═════ RECORD EXCERPTS

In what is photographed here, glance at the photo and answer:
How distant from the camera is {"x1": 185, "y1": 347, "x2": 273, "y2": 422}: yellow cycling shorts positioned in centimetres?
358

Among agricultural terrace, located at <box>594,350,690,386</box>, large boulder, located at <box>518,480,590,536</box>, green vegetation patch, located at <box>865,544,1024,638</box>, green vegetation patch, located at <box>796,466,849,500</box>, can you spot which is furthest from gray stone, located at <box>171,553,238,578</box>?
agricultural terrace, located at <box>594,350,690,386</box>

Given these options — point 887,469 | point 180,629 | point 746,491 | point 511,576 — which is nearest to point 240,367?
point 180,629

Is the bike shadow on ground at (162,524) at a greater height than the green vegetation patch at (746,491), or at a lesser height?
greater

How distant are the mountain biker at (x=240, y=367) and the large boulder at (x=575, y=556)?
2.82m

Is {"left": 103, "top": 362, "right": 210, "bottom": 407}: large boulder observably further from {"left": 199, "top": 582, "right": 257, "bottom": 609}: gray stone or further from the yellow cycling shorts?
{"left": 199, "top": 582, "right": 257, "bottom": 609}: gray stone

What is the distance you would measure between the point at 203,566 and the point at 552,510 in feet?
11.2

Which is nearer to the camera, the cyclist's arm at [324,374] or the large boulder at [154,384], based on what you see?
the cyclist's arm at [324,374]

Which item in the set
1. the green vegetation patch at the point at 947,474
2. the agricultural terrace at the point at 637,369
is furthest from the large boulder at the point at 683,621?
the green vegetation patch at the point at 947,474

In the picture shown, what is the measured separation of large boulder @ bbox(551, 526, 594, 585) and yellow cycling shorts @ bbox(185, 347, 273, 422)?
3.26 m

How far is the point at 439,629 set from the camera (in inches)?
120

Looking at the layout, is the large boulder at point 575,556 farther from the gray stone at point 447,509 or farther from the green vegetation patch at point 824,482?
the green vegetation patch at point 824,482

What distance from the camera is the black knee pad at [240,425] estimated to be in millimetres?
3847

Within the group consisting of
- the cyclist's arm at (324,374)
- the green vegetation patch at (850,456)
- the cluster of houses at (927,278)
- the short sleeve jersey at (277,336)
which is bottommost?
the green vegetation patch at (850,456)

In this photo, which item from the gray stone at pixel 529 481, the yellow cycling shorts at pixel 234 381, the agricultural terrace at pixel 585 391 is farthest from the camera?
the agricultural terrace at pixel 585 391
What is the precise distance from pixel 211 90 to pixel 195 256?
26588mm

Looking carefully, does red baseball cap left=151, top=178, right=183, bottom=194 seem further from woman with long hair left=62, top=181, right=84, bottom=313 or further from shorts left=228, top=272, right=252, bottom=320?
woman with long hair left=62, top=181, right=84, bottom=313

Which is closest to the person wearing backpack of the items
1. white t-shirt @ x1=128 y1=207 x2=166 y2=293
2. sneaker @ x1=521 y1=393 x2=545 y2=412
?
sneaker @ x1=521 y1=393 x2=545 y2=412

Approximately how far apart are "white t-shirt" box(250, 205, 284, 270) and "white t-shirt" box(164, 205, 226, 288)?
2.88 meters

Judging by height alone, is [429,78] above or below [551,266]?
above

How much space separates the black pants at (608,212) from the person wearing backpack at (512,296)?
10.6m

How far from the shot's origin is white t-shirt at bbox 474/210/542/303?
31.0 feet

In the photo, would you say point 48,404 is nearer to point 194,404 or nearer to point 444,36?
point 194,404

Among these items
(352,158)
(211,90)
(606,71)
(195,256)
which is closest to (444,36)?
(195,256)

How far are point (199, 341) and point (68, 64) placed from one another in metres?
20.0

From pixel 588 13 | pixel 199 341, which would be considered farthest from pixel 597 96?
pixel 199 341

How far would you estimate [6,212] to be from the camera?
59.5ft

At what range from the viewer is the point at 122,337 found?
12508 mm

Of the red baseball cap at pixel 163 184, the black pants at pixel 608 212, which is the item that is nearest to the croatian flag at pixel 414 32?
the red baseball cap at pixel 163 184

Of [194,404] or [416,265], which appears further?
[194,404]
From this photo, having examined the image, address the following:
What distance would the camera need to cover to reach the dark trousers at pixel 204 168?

══════════

## STATED EXERCISE
Each record above must be given again exactly.

## RESPONSE TO THIS EXERCISE
In what is photographed here, glance at the photo and answer:
How distant from the camera is {"x1": 185, "y1": 347, "x2": 273, "y2": 422}: yellow cycling shorts positioned in centimetres?
358

Among agricultural terrace, located at <box>594,350,690,386</box>, large boulder, located at <box>518,480,590,536</box>, green vegetation patch, located at <box>865,544,1024,638</box>, green vegetation patch, located at <box>796,466,849,500</box>, can you spot which is furthest from gray stone, located at <box>171,553,238,578</box>?
agricultural terrace, located at <box>594,350,690,386</box>

Given these options — point 887,469 | point 180,629 | point 746,491 | point 511,576 — which is nearest to point 240,367?
point 180,629

Is the bike shadow on ground at (162,524) at a greater height than the green vegetation patch at (746,491), or at a lesser height?
greater

How distant are the mountain biker at (x=240, y=367) and the large boulder at (x=575, y=556)?
2.82m

Is {"left": 103, "top": 362, "right": 210, "bottom": 407}: large boulder observably further from {"left": 199, "top": 582, "right": 257, "bottom": 609}: gray stone or further from the yellow cycling shorts?
{"left": 199, "top": 582, "right": 257, "bottom": 609}: gray stone

What is the distance you would measure between the point at 203,566 and the point at 552,510 in feet?
11.2

Which is nearer to the camera, the cyclist's arm at [324,374] or the large boulder at [154,384], based on what you see?
the cyclist's arm at [324,374]

Which item in the set
1. the green vegetation patch at the point at 947,474
2. the agricultural terrace at the point at 637,369
is furthest from the large boulder at the point at 683,621?
the green vegetation patch at the point at 947,474

In the picture shown, what is the measured separation of large boulder @ bbox(551, 526, 594, 585) and yellow cycling shorts @ bbox(185, 347, 273, 422)?
3.26 m

How far is the point at 439,629 set from the camera (in inches)?
120

Looking at the layout, is the large boulder at point 575,556 farther from the gray stone at point 447,509 or farther from the green vegetation patch at point 824,482?
the green vegetation patch at point 824,482

What distance from the camera is the black knee pad at [240,425] estimated to be in millimetres?
3847

Within the group consisting of
- the cyclist's arm at (324,374)
- the green vegetation patch at (850,456)
- the cluster of houses at (927,278)
- the short sleeve jersey at (277,336)
which is bottommost?
the green vegetation patch at (850,456)

In this photo, which item from the gray stone at pixel 529 481, the yellow cycling shorts at pixel 234 381, the agricultural terrace at pixel 585 391 is farthest from the camera?
the agricultural terrace at pixel 585 391
What is the precise distance from pixel 211 90 to pixel 195 256?
26588mm

Looking carefully, does red baseball cap left=151, top=178, right=183, bottom=194 seem further from woman with long hair left=62, top=181, right=84, bottom=313 or further from shorts left=228, top=272, right=252, bottom=320?
woman with long hair left=62, top=181, right=84, bottom=313

Which is closest to the person wearing backpack of the items
1. white t-shirt @ x1=128 y1=207 x2=166 y2=293
2. sneaker @ x1=521 y1=393 x2=545 y2=412
?
sneaker @ x1=521 y1=393 x2=545 y2=412

Approximately how far apart are "white t-shirt" box(250, 205, 284, 270) and "white t-shirt" box(164, 205, 226, 288)?
2.88 meters

Judging by height alone, is [429,78] above or below [551,266]?
above

How much space separates the black pants at (608,212) from the person wearing backpack at (512,296)?
10.6m

How far from the shot's origin is white t-shirt at bbox 474/210/542/303?
31.0 feet

In the photo, would you say point 48,404 is nearer to point 194,404 or nearer to point 444,36?
point 194,404

Among these items
(352,158)
(211,90)
(606,71)
(195,256)
which is closest to (444,36)?
(195,256)

How far are point (199, 341) and point (68, 64) placed from one another in metres?
20.0

From pixel 588 13 | pixel 199 341, which would be considered farthest from pixel 597 96?
pixel 199 341

How far would you estimate [6,212] to be from the camera?
59.5ft

At what range from the viewer is the point at 122,337 found?
12508 mm

Of the red baseball cap at pixel 163 184, the black pants at pixel 608 212, which is the item that is nearest to the croatian flag at pixel 414 32?
the red baseball cap at pixel 163 184

Of [194,404] or [416,265], which appears further?
[194,404]
From this photo, having examined the image, address the following:
What distance would the camera need to cover to reach the dark trousers at pixel 204 168?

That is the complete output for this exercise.